It was in 1947 when the real-life copywriter Frances Gerety coined the phrase “A Diamond Is Forever.”

As Ms. Gerety recalled in a 1988 interview with a co-worker, Howard Davis, she had just finished a series of ads and was headed to bed when she realized that she had forgotten to create a signature line. Exhausted, she said “Dear God, send me a line,” and scribbled something on a slip of paper. When she woke up and saw what she had written, she thought it was just O.K.
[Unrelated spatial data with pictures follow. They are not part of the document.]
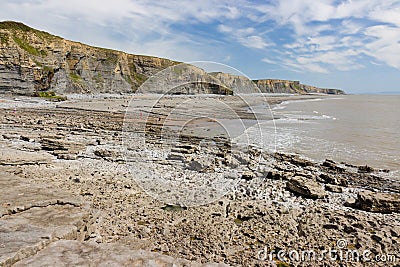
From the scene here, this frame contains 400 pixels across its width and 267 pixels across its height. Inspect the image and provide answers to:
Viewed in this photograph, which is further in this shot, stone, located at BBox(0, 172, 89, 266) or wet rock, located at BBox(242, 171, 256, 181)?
wet rock, located at BBox(242, 171, 256, 181)

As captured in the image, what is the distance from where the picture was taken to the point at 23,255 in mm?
3916

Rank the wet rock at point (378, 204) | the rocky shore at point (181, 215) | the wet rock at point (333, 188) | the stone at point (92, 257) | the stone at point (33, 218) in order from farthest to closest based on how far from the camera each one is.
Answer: the wet rock at point (333, 188) → the wet rock at point (378, 204) → the rocky shore at point (181, 215) → the stone at point (33, 218) → the stone at point (92, 257)

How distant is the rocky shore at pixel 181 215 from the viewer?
14.9 feet

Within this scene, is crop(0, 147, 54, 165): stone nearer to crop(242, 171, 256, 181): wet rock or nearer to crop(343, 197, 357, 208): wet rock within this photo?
crop(242, 171, 256, 181): wet rock

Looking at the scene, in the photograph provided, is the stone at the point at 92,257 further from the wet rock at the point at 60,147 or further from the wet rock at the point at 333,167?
the wet rock at the point at 333,167

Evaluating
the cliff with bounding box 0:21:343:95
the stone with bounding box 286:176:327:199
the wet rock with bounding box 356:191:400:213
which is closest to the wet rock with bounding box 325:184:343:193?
the stone with bounding box 286:176:327:199

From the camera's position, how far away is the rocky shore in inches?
179

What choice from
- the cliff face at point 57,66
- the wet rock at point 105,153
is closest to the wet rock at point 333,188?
the wet rock at point 105,153

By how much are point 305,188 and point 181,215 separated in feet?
15.3

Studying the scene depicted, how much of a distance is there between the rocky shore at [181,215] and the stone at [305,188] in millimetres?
40

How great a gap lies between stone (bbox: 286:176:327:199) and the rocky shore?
4cm

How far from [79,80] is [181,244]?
8148cm

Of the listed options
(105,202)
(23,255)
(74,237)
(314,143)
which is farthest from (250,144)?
(23,255)

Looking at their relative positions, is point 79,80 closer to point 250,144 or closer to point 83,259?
point 250,144
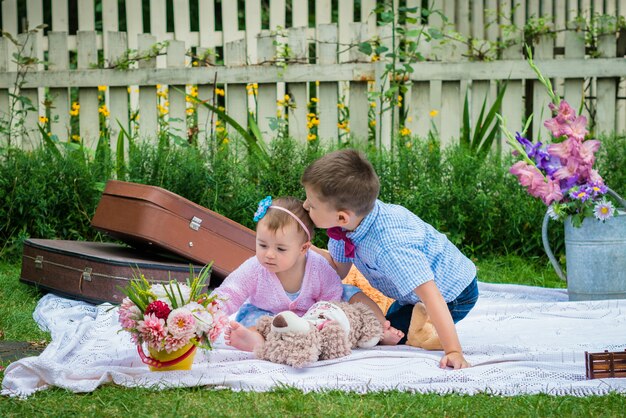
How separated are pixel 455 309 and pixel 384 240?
21.4 inches

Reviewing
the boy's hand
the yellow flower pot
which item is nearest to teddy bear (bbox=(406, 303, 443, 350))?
the boy's hand

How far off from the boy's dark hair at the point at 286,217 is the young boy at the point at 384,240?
0.08 metres

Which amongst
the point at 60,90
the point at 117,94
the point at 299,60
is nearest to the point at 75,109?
the point at 60,90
A few hours later, she presented her idea at a meeting. According to her, “Nobody jumped.” It’s hard to imagine a time when diamond engagement rings were not the norm. Last year, Americans spent almost $7 billion on the rings. But in 1938, when a De Beers representative wrote to N. W. Ayer to inquire whether “the use of propaganda in various forms” might boost the sale of diamonds in the United States, their popularity had been on a downward trend, in part because of the Depression.
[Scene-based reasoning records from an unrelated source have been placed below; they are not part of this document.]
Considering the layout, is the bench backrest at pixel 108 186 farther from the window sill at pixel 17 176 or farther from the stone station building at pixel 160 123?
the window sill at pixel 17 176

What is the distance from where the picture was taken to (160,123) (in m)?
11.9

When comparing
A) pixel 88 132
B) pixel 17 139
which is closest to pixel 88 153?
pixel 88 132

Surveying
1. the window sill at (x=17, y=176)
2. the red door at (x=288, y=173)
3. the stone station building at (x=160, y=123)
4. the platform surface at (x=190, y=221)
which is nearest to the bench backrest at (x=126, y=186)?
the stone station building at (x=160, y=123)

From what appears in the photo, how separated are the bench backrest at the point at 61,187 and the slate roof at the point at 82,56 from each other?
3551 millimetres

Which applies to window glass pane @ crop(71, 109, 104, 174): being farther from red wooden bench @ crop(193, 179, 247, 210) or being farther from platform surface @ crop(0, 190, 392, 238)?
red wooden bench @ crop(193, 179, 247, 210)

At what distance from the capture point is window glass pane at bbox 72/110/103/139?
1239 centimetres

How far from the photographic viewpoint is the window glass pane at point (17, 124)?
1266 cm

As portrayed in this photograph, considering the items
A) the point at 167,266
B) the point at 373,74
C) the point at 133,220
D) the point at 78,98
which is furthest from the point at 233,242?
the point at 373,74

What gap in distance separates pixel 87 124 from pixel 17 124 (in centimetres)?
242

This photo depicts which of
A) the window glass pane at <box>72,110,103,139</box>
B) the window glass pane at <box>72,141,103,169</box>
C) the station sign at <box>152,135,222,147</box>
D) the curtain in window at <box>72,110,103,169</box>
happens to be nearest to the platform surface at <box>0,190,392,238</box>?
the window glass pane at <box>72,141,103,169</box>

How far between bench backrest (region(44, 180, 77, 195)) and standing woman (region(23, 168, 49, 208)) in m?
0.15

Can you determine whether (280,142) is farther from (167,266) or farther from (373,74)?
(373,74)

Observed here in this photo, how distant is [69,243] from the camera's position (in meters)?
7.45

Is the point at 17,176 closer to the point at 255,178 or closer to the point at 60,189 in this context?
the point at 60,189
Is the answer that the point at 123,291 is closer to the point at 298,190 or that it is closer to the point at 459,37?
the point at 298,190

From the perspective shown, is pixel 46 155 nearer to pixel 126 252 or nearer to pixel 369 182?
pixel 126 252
N.W. Ayer conducted extensive surveys of consumer attitudes and found that most Americans thought diamonds were a luxury for the ultra-wealthy. Women wanted their men to spend money on “a washing machine, or a new car, anything but an engagement ring,” Ms. Gerety said in 1988. “It was considered just absolutely money down the drain.”

Still, the agency set an ambitious goal: “to create a situation where almost every person pledging marriage feels compelled to acquire a diamond engagement ring.”
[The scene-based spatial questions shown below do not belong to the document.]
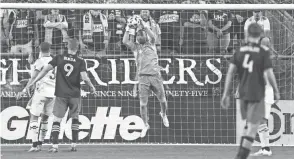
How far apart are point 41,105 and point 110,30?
2.52m

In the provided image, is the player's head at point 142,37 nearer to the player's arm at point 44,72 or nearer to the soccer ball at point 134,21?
the soccer ball at point 134,21

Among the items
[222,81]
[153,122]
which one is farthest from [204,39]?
[153,122]

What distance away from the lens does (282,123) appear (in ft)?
56.7

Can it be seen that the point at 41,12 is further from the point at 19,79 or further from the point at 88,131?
the point at 88,131

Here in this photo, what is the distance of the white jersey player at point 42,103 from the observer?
15.7 metres

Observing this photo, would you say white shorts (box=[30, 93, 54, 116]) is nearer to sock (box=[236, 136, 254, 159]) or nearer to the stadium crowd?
the stadium crowd

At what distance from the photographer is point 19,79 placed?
17391 millimetres

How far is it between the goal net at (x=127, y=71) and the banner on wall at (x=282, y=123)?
0.07ft

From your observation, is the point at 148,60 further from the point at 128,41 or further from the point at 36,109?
the point at 36,109

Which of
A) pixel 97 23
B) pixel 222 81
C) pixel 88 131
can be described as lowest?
pixel 88 131

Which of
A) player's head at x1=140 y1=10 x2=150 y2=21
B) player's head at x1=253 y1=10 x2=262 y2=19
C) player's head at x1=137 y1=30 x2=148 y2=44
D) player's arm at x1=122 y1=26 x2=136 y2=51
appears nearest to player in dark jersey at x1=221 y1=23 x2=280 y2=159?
player's head at x1=137 y1=30 x2=148 y2=44

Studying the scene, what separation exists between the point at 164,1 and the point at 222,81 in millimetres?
2576

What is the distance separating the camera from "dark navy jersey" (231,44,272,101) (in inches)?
449

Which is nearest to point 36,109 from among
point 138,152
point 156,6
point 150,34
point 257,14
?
point 138,152
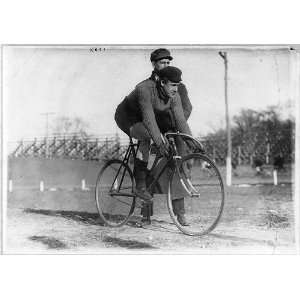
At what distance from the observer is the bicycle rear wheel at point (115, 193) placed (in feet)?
22.9

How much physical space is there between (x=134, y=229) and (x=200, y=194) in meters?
0.89

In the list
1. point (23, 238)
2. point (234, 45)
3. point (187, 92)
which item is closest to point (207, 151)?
point (187, 92)

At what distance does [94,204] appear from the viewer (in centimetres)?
720

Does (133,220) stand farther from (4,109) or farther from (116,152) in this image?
(4,109)

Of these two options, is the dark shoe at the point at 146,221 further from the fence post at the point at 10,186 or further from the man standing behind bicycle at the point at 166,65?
the fence post at the point at 10,186

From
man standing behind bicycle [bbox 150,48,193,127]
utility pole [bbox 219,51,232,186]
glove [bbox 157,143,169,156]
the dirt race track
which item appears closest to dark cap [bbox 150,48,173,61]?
man standing behind bicycle [bbox 150,48,193,127]

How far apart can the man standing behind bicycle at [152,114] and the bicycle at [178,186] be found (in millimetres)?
92

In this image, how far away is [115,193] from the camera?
23.1 ft

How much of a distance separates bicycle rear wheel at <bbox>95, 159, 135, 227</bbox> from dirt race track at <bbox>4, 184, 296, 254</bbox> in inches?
3.5

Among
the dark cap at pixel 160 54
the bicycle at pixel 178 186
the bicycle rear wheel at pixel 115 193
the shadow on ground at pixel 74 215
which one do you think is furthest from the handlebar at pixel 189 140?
the shadow on ground at pixel 74 215

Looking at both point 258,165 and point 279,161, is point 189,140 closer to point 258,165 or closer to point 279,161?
point 279,161

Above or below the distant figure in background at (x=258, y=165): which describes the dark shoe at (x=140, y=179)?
below

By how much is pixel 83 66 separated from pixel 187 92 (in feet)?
4.00

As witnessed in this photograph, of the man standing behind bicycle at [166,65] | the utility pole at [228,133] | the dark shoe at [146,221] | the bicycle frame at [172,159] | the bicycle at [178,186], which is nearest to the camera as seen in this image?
the bicycle at [178,186]
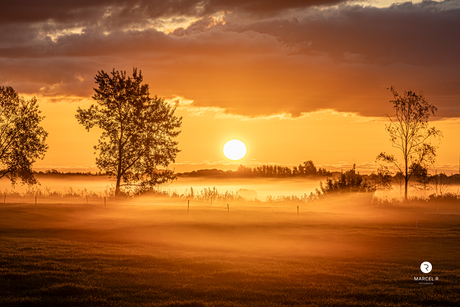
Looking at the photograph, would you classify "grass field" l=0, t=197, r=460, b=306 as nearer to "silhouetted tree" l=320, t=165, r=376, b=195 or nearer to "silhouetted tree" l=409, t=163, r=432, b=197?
"silhouetted tree" l=409, t=163, r=432, b=197

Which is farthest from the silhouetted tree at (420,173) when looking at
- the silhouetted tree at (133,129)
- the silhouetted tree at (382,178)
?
the silhouetted tree at (133,129)

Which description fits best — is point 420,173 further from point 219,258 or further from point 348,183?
point 219,258

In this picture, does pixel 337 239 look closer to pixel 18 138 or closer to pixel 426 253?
pixel 426 253

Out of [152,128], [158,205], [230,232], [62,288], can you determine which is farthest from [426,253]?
[152,128]

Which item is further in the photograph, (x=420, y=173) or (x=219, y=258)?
(x=420, y=173)

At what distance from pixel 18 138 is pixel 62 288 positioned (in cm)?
4182

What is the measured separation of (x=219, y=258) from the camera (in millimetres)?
22172

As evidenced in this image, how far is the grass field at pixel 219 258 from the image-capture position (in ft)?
48.4

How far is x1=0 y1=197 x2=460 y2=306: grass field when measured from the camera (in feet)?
48.4

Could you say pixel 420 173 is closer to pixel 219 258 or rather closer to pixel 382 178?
pixel 382 178

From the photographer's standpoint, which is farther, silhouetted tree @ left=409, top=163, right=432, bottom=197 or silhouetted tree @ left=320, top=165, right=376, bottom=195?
silhouetted tree @ left=320, top=165, right=376, bottom=195

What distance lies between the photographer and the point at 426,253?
26141 millimetres

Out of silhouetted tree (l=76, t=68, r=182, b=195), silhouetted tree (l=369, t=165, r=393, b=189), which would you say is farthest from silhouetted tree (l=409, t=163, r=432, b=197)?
silhouetted tree (l=76, t=68, r=182, b=195)

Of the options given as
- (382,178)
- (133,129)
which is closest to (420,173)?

“Sentiment is essential to your advertising, as it is to your product,” it counseled De Beers in a memo, “for the emotional connotation of the diamond is the one competitive advantage which no other product can claim or dispute.”

Meanwhile, Ms. Dignam was busy making sure average consumers saw diamonds everywhere. Her theory was that “the big ones sell the little ones.”

In the 1950s, N. W. Ayer started lending jewels to socialites and starlets for the Academy Awards and the Kentucky Derby. The campaign was a success from the start. After just two years, the sale of diamonds in the United States increased by 55 percent. In its 1951 annual report, N. W. Ayer noted that, “for a number of years we have found evidence that the diamond engagement ring tradition is consistently growing stronger. Jewelers now tell us ‘a girl is not engaged unless she has a diamond engagement ring.’ ”

http://www.nytimes.com/2013/05/05/fashion/weddings/how-americans-learned-to-love-diamonds.html?pagewanted=all&_r=0

“A Diamond Is Forever,” has appeared in every De Beers engagement ad since 1948. In 1999, two weeks before the never married Ms. Gerety died at the age of 83, Advertising Age named it the slogan of the century.